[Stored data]
>>>>

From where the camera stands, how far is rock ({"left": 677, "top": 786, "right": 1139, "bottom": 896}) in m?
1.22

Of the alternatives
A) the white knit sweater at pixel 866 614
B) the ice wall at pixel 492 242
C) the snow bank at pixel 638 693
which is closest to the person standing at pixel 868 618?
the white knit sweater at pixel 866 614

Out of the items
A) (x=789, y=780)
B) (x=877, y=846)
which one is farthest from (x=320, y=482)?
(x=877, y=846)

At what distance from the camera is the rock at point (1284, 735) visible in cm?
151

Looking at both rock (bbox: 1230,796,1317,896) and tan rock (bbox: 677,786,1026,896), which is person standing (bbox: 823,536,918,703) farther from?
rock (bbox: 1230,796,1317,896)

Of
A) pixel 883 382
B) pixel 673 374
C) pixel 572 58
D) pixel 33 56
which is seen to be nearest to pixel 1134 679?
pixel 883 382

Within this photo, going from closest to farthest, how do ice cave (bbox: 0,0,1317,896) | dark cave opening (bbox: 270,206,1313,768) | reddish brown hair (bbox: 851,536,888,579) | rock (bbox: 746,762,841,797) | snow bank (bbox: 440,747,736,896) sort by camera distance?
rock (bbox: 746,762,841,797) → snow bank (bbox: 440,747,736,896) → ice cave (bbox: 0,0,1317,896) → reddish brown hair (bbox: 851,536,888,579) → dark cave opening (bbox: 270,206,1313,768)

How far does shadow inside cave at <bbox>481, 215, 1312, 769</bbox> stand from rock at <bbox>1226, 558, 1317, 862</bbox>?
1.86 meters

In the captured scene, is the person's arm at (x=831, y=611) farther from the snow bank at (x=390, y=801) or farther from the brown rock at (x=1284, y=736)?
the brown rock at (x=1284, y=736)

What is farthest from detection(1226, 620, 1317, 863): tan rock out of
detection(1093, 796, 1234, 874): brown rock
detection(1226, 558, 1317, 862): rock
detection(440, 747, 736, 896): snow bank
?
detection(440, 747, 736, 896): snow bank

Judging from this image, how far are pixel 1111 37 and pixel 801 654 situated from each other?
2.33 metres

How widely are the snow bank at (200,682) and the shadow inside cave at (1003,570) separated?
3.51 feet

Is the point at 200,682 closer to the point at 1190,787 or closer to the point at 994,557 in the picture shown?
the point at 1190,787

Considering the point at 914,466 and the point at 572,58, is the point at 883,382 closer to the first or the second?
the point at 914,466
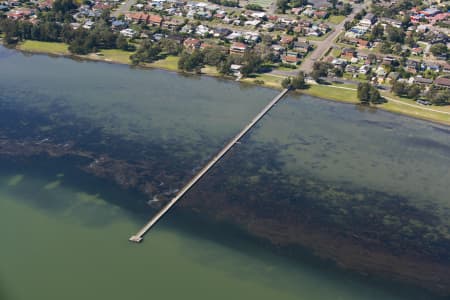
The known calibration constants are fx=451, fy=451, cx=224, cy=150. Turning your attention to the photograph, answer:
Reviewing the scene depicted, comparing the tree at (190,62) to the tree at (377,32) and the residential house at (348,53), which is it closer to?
the residential house at (348,53)

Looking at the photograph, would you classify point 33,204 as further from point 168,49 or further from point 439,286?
point 168,49

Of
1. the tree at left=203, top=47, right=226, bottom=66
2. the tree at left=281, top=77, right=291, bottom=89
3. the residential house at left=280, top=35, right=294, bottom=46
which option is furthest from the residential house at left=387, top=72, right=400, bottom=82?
the tree at left=203, top=47, right=226, bottom=66

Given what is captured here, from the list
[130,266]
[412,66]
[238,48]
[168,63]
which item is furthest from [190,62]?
[130,266]

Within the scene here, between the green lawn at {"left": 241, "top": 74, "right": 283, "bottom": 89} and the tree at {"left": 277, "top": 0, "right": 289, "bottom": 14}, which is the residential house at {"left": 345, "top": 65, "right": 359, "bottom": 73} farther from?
the tree at {"left": 277, "top": 0, "right": 289, "bottom": 14}

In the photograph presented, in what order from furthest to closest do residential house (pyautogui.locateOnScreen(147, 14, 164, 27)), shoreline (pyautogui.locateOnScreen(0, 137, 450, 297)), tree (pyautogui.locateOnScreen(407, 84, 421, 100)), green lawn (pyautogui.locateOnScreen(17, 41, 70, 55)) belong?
residential house (pyautogui.locateOnScreen(147, 14, 164, 27))
green lawn (pyautogui.locateOnScreen(17, 41, 70, 55))
tree (pyautogui.locateOnScreen(407, 84, 421, 100))
shoreline (pyautogui.locateOnScreen(0, 137, 450, 297))

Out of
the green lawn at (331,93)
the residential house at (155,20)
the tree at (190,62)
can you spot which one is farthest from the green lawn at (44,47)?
the green lawn at (331,93)

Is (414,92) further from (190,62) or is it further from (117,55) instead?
(117,55)
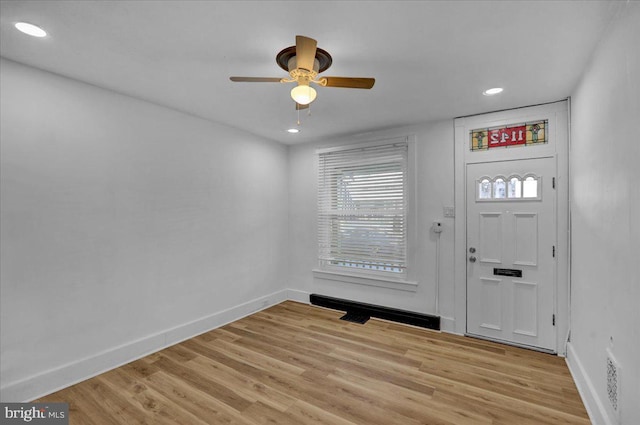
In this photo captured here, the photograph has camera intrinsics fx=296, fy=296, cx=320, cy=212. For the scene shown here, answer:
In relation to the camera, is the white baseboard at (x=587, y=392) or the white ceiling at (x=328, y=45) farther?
the white baseboard at (x=587, y=392)

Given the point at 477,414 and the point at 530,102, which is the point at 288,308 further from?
the point at 530,102

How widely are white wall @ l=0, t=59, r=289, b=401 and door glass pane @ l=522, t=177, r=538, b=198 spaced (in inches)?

<<<<

> DESCRIPTION OF THE TASK: Write out the whole listing again, exactly, with no pictures.

> ANSWER FOR THIS EXERCISE:
From where the camera stands, how far is rock ({"left": 677, "top": 786, "right": 1139, "bottom": 896}) in m?
1.22

Of the alternatives
A) the white knit sweater at pixel 866 614
B) the ice wall at pixel 492 242
C) the snow bank at pixel 638 693
which is closest to the person standing at pixel 868 618?
the white knit sweater at pixel 866 614

Out of the items
A) (x=789, y=780)
B) (x=877, y=846)
which one is farthest from (x=320, y=482)?
(x=877, y=846)

At what distance from the camera is the rock at point (1284, 735) visible in cm?
151

Looking at both rock (bbox: 1230,796,1317,896) and tan rock (bbox: 677,786,1026,896), which is person standing (bbox: 823,536,918,703) farther from?
rock (bbox: 1230,796,1317,896)

Of
A) pixel 883 382
B) pixel 673 374
C) pixel 572 58
D) pixel 33 56
which is seen to be nearest to pixel 1134 679?
pixel 883 382

Within this photo, going from closest to farthest, how do ice cave (bbox: 0,0,1317,896) | dark cave opening (bbox: 270,206,1313,768) | reddish brown hair (bbox: 851,536,888,579) | rock (bbox: 746,762,841,797) | snow bank (bbox: 440,747,736,896) sort by camera distance?
rock (bbox: 746,762,841,797) → snow bank (bbox: 440,747,736,896) → ice cave (bbox: 0,0,1317,896) → reddish brown hair (bbox: 851,536,888,579) → dark cave opening (bbox: 270,206,1313,768)

How far does shadow inside cave at <bbox>481, 215, 1312, 769</bbox> stand from rock at <bbox>1226, 558, 1317, 862</bbox>?
1.86 meters

In the captured scene, is the person's arm at (x=831, y=611) farther from the snow bank at (x=390, y=801) or farther from the brown rock at (x=1284, y=736)?
the brown rock at (x=1284, y=736)

What is farthest from detection(1226, 620, 1317, 863): tan rock out of
detection(1093, 796, 1234, 874): brown rock
detection(1226, 558, 1317, 862): rock
detection(440, 747, 736, 896): snow bank
?
detection(440, 747, 736, 896): snow bank

Judging from this image, how far are pixel 1111 37 and pixel 801 654 situated from each other?
2.33 metres

How widely are the snow bank at (200,682) and the shadow inside cave at (1003,570) separated?
3.51 feet

Is the point at 200,682 closer to the point at 1190,787 or closer to the point at 994,557 in the picture shown?
the point at 1190,787

Considering the point at 914,466 and the point at 572,58, is the point at 883,382 closer to the first or the second?
the point at 914,466
The known calibration constants are fx=451, fy=451, cx=224, cy=150. Turning your attention to the photograph, answer:
Reviewing the scene depicted, comparing the tree at (190,62) to the tree at (377,32) and the residential house at (348,53), which is it closer to?
the residential house at (348,53)

Looking at the photograph, would you classify point 33,204 as further from point 168,49 or further from point 439,286?
point 168,49

Of
1. the tree at left=203, top=47, right=226, bottom=66
2. the tree at left=281, top=77, right=291, bottom=89
3. the residential house at left=280, top=35, right=294, bottom=46
which option is furthest from the residential house at left=387, top=72, right=400, bottom=82?
the tree at left=203, top=47, right=226, bottom=66

Given what is captured here, from the list
[130,266]
[412,66]
[238,48]
[168,63]
which item is furthest from [190,62]?
[130,266]

Within the scene here, between the green lawn at {"left": 241, "top": 74, "right": 283, "bottom": 89} and the tree at {"left": 277, "top": 0, "right": 289, "bottom": 14}, which is the residential house at {"left": 345, "top": 65, "right": 359, "bottom": 73} farther from?
the tree at {"left": 277, "top": 0, "right": 289, "bottom": 14}

In the photograph presented, in what order from furthest to closest do residential house (pyautogui.locateOnScreen(147, 14, 164, 27)), shoreline (pyautogui.locateOnScreen(0, 137, 450, 297)), tree (pyautogui.locateOnScreen(407, 84, 421, 100)), green lawn (pyautogui.locateOnScreen(17, 41, 70, 55)) belong?
residential house (pyautogui.locateOnScreen(147, 14, 164, 27))
green lawn (pyautogui.locateOnScreen(17, 41, 70, 55))
tree (pyautogui.locateOnScreen(407, 84, 421, 100))
shoreline (pyautogui.locateOnScreen(0, 137, 450, 297))

Out of
the green lawn at (331,93)
the residential house at (155,20)
the tree at (190,62)
can you spot which one is farthest from the green lawn at (44,47)?
the green lawn at (331,93)

Is (414,92) further from (190,62) or is it further from (117,55) instead?
(117,55)
In this photo captured here, the photograph has camera intrinsics fx=296, fy=296, cx=320, cy=212. For the scene shown here, answer:
In relation to the camera, is the white baseboard at (x=587, y=392) or the white ceiling at (x=328, y=45) farther?
the white baseboard at (x=587, y=392)

Given the point at 477,414 and the point at 530,102, which is the point at 288,308 further from?
the point at 530,102

How widely are white wall @ l=0, t=59, r=289, b=401 and door glass pane @ l=522, t=177, r=538, b=198 spaced (in inches)?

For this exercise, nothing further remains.